I due sottotenenti, il capitano Dobbin e Mr. Chopper cenarono insieme

nello stesso séparé. Chopper consegnò a Dobbin la lettera di Osborne nella

quale quest'ultimo porgeva i suoi saluti al capitano, e nel contempo lo pregava

di voler consegnare l'unito biglietto al capitano George Osborne. Chopper, in

argomento, non sapeva altro. Descrisse senza esitare l'aspetto del principale,

riferì dell'abboccamento con l'avvocato e manifestò il suo stupore per il fatto

che quel giorno il vecchio non avesse insultato nessuno dei suoi dipendenti. Le

ripetute libagioni lo indussero ad abbandonarsi vieppiù a una ridda di

congetture e riflessioni, che però ad ogni bicchiere si facevano sempre più

vaghe e confuse, e alla ne apparvero del tutto prive di senso. Era ormai tarda

ora quando il capitano Dobbin issò il suo ospite dentro una carrozza di piazza,

mentre Chopper continuava a professare farfugliando il suo proposito di

serbare eterni sentimenti di amicizia nei confronti del nostro amico.

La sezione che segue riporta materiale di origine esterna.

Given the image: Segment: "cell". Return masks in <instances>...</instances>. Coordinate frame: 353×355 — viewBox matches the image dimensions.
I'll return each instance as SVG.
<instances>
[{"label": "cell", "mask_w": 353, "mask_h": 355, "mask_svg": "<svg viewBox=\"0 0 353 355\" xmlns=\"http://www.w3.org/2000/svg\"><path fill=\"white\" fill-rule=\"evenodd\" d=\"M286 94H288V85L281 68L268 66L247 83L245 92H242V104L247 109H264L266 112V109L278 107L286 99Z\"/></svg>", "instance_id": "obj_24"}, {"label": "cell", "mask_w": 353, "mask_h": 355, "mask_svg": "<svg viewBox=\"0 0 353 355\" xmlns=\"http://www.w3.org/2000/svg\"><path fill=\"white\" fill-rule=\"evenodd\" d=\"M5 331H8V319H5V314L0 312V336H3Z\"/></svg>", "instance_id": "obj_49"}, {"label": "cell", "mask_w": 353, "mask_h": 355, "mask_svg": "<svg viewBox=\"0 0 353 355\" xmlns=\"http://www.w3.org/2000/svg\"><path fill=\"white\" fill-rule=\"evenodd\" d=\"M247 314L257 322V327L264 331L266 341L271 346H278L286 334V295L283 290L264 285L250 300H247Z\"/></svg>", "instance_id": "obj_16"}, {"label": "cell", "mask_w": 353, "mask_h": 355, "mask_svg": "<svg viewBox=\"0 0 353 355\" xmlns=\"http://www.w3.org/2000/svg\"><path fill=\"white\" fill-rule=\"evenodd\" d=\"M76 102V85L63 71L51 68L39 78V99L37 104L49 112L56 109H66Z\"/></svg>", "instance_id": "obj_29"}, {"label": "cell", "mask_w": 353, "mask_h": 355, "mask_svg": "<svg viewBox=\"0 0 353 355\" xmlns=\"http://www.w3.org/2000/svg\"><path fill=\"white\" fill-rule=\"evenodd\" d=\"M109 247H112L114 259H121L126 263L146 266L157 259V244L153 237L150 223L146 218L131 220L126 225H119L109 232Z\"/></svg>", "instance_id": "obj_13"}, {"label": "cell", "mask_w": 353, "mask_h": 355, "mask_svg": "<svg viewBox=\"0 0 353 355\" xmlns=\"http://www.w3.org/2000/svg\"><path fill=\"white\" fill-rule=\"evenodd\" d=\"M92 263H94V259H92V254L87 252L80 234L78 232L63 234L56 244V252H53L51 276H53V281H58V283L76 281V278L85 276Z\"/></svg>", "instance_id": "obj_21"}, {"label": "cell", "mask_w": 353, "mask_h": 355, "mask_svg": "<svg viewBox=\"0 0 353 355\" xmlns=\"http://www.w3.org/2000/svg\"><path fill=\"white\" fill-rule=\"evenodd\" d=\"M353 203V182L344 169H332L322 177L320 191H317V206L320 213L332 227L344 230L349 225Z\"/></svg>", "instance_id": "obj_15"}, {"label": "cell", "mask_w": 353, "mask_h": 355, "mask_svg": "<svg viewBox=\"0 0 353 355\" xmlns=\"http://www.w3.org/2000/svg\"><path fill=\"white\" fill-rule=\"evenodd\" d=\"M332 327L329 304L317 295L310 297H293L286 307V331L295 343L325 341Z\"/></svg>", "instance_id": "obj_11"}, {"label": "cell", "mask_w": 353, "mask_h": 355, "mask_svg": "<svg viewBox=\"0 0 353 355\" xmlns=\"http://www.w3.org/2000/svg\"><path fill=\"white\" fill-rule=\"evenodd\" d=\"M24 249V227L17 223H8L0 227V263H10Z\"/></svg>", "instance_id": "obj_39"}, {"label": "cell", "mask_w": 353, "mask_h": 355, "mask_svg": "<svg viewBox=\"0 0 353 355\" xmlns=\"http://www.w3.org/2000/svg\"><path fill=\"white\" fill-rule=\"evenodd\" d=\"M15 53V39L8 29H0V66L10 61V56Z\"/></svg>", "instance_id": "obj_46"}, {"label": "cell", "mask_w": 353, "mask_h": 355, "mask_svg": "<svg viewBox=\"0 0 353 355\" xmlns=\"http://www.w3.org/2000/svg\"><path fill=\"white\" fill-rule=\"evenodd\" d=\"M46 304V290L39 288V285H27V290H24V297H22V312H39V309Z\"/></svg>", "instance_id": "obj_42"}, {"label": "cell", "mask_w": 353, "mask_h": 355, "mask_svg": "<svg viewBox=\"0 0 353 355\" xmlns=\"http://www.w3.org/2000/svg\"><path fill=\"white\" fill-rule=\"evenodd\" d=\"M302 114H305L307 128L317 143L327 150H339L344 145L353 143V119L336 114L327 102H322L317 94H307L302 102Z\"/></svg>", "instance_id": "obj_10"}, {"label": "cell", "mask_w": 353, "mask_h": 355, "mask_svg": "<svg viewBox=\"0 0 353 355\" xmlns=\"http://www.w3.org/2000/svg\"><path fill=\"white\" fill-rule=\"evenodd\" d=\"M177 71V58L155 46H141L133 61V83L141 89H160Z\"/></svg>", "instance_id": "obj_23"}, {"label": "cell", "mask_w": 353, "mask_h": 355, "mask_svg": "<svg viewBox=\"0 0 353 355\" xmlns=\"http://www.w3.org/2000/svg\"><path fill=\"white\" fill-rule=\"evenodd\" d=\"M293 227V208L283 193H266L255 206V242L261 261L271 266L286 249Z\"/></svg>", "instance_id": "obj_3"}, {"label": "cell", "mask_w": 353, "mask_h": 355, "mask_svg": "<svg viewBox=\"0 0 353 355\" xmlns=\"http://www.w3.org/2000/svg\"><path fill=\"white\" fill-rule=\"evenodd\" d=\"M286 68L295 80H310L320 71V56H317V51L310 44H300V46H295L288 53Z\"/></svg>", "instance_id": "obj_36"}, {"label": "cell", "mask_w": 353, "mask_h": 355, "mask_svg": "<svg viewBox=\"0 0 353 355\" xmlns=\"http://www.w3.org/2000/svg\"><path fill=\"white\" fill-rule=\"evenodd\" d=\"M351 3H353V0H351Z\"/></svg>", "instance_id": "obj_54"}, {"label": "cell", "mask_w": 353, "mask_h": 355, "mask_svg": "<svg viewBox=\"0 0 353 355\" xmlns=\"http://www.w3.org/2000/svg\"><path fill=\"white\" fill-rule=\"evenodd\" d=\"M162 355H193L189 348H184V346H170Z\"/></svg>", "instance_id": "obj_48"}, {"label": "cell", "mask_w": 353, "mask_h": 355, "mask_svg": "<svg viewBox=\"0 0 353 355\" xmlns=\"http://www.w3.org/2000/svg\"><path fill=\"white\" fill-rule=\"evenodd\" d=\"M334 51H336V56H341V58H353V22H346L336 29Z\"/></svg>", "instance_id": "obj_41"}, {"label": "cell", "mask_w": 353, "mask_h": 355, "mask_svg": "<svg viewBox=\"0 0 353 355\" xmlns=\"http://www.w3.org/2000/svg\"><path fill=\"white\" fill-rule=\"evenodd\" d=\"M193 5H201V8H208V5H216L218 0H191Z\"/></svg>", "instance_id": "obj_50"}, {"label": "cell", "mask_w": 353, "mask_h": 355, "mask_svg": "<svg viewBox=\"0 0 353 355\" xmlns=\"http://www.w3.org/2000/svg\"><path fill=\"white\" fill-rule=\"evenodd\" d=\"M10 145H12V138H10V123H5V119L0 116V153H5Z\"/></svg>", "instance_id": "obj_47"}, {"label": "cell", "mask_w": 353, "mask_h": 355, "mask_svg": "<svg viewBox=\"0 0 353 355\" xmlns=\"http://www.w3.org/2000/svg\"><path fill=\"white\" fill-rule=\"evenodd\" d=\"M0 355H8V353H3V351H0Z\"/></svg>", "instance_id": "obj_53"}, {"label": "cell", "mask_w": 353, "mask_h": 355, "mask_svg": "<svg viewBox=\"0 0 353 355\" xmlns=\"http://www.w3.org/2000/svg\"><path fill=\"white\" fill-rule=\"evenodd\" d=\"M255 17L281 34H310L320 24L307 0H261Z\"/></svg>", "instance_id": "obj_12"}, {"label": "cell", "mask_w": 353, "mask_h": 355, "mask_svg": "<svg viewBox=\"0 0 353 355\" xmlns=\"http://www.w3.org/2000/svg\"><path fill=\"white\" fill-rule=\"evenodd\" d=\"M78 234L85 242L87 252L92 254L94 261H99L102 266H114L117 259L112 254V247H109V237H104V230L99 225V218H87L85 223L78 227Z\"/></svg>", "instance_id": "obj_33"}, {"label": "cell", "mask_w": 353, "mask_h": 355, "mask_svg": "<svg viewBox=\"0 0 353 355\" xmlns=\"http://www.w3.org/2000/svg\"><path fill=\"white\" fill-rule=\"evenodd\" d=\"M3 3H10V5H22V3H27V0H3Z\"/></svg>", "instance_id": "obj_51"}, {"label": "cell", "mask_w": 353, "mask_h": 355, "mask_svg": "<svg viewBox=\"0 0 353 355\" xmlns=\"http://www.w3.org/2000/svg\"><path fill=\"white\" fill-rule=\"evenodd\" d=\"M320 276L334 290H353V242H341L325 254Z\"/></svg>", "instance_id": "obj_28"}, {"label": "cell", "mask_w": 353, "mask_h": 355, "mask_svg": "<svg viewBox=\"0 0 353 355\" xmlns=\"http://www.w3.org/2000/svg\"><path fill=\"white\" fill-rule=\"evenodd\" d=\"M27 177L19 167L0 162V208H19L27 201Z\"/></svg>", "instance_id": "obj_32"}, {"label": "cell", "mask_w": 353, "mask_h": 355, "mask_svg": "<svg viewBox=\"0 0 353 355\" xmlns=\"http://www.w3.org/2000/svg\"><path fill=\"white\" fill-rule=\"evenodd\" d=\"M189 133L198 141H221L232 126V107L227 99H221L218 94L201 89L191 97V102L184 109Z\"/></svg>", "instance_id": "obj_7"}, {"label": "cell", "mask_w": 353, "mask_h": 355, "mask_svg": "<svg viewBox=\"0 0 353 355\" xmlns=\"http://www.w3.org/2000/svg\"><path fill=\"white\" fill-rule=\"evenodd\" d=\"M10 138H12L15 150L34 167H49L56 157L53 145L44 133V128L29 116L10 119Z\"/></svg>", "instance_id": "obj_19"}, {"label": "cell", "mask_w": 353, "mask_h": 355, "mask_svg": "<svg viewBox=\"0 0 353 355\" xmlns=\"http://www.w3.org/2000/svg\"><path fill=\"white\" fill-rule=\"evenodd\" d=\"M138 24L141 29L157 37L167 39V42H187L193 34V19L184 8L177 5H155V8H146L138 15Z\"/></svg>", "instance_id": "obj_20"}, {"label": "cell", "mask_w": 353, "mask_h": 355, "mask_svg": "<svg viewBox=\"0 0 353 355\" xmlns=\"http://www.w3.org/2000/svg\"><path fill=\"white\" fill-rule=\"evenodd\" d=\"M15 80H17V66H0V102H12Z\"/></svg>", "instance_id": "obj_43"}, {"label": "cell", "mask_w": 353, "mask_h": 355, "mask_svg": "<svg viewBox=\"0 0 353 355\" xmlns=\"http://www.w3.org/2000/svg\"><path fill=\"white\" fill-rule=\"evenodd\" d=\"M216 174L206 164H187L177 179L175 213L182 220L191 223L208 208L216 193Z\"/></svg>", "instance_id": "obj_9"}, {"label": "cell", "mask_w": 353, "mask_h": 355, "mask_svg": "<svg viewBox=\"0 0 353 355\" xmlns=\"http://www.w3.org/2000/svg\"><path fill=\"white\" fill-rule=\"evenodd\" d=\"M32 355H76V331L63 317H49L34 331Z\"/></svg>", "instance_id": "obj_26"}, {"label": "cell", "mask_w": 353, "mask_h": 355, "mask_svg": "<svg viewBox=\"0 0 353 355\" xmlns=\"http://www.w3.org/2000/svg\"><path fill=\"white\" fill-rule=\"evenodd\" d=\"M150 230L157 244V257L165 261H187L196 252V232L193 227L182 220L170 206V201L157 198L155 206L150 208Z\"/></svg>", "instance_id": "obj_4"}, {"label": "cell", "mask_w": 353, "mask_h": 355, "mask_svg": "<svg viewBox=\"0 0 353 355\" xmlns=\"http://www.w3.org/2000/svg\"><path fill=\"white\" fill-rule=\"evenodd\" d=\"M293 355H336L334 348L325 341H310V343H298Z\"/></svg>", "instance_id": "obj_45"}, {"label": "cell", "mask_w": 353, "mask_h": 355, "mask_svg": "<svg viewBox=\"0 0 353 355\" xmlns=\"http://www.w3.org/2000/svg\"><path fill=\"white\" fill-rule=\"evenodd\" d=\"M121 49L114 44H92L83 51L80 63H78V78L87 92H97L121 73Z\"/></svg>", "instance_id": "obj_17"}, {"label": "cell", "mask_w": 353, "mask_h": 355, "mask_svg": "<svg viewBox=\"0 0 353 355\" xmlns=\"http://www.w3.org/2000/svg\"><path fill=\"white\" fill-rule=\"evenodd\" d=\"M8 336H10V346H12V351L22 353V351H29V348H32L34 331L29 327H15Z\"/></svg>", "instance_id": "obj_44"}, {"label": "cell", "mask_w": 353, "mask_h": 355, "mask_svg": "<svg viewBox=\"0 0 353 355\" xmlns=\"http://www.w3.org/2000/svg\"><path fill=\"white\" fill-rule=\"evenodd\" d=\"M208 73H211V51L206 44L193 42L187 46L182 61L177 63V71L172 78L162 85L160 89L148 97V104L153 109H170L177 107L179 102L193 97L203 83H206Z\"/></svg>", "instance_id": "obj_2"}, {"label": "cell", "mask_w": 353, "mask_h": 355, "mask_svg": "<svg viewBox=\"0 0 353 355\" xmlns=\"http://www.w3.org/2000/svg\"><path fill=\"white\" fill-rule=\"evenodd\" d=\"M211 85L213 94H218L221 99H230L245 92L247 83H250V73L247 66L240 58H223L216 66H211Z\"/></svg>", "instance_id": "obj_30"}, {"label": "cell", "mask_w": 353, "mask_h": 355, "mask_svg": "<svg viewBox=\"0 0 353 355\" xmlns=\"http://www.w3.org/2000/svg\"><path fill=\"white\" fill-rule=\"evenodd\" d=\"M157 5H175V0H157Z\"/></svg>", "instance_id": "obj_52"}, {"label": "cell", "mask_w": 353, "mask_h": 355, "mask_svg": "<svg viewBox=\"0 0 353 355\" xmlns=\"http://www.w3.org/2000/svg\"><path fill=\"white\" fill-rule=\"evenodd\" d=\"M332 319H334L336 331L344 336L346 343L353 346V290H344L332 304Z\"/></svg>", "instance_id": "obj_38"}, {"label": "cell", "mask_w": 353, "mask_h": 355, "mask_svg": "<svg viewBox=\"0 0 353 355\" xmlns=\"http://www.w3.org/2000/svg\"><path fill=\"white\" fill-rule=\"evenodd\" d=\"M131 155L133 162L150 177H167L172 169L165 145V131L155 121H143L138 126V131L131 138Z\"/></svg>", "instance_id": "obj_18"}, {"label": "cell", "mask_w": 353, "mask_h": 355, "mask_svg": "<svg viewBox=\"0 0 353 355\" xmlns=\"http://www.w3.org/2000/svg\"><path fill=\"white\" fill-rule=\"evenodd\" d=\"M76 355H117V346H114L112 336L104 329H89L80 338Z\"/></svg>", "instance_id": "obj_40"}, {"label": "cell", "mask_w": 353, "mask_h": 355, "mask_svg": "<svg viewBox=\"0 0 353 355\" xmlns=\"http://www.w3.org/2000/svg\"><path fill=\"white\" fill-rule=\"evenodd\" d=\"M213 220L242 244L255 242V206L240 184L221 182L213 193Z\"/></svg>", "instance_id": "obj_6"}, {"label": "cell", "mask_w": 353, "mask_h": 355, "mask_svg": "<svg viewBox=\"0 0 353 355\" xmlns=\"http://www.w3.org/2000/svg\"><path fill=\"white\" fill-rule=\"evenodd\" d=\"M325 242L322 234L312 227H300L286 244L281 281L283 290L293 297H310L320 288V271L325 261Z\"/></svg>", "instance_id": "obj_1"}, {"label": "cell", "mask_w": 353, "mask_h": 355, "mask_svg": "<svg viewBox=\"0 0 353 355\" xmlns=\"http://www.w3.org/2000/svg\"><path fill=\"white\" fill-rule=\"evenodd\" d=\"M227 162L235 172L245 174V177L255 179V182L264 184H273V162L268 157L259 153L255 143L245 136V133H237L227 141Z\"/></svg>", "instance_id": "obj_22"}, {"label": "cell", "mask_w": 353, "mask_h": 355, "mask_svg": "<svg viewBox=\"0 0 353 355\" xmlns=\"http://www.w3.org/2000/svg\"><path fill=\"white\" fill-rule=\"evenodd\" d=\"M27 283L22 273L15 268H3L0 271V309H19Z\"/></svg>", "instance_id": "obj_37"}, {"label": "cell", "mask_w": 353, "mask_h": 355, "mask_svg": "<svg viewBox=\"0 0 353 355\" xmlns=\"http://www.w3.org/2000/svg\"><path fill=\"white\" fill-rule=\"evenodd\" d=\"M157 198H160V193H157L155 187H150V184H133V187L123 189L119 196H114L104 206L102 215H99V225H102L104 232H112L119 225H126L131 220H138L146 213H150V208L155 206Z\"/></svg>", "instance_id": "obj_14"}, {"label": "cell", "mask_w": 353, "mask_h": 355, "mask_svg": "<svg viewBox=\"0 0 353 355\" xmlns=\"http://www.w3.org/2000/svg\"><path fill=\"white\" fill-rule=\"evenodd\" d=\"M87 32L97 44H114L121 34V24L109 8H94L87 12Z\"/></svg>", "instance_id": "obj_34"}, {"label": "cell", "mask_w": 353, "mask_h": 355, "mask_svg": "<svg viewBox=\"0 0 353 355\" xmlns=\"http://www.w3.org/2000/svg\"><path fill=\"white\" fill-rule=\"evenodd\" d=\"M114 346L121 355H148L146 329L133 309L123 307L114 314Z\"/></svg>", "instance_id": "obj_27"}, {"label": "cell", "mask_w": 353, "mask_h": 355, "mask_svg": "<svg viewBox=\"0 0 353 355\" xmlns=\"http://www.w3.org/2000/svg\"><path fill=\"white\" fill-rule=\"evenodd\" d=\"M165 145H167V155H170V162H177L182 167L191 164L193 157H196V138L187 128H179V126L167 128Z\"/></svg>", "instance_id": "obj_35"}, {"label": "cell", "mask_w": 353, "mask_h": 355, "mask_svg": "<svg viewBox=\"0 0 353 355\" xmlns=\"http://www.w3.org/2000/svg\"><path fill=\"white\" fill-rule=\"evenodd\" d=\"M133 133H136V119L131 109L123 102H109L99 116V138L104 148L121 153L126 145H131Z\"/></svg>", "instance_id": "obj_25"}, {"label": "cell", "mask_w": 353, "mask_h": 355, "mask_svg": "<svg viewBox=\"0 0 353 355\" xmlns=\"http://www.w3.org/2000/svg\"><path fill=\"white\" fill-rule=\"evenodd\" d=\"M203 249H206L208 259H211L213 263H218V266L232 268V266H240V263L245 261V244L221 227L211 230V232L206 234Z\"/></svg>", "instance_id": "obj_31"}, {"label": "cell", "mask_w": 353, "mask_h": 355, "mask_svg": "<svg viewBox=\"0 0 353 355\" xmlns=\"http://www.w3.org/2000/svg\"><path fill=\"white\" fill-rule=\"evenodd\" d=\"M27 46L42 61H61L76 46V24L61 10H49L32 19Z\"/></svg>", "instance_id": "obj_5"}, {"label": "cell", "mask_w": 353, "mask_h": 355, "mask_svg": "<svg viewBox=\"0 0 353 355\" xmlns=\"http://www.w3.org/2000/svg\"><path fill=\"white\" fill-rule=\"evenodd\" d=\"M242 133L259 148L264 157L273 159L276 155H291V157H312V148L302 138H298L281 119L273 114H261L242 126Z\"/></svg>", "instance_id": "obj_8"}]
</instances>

Come abbiamo già visto, nel prender congedo da Miss Jane Osborne il

capitano Dobbin le aveva chiesto il permesso di rinnovare la sua visita, e il

giorno successivo, la matura signorina lo attese per alcune ore. Se si fosse

recato da lei e le avesse manifestato quei propositi ai quali ella era prontissima

ad accondiscendere, si sarebbe del pari dichiarata amica di suo fratello, e forse

avrebbe contribuito a rendere attuabile una riconciliazione formale tra George

e il suo adirato genitore. Ma l'attesa di Jane fu vana: William Dobbin non si

fece vedere. Aveva ben altro a cui pensare, in simili frangenti: doveva recarsi

in visita dai suoi genitori, e nelle prime ore del pomeriggio salire sul

«Lightning» per andare a Brighton in visita dai suoi amici. Durante la giornata

Jane udì il padre ordinare che per nessuna ragione si lasciasse entrare in casa

quel farabutto, quell'inframmettente del capitano Dobbin che amava pescar nel

torbido; e così svanirono tutte le speranze ch'ella aveva forse coltivato nel

segreto del suo cuore. Venne, invece, Mr. Frederick Bullock, e se si mostrò

particolarmente tenero con Maria, fu parimenti cortesissimo e ossequioso col

vecchio signore mesto e sconfortato. Infatti, sebbene avesse dichiarato che

«ormai poteva star tranquillo», non si può dire che le misure adottate per

garantirsi questa pace dello spirito avessero prodotto l'effetto auspicato: era

evidente che le vicende degli ultimi due giorni lo avevano stroncato.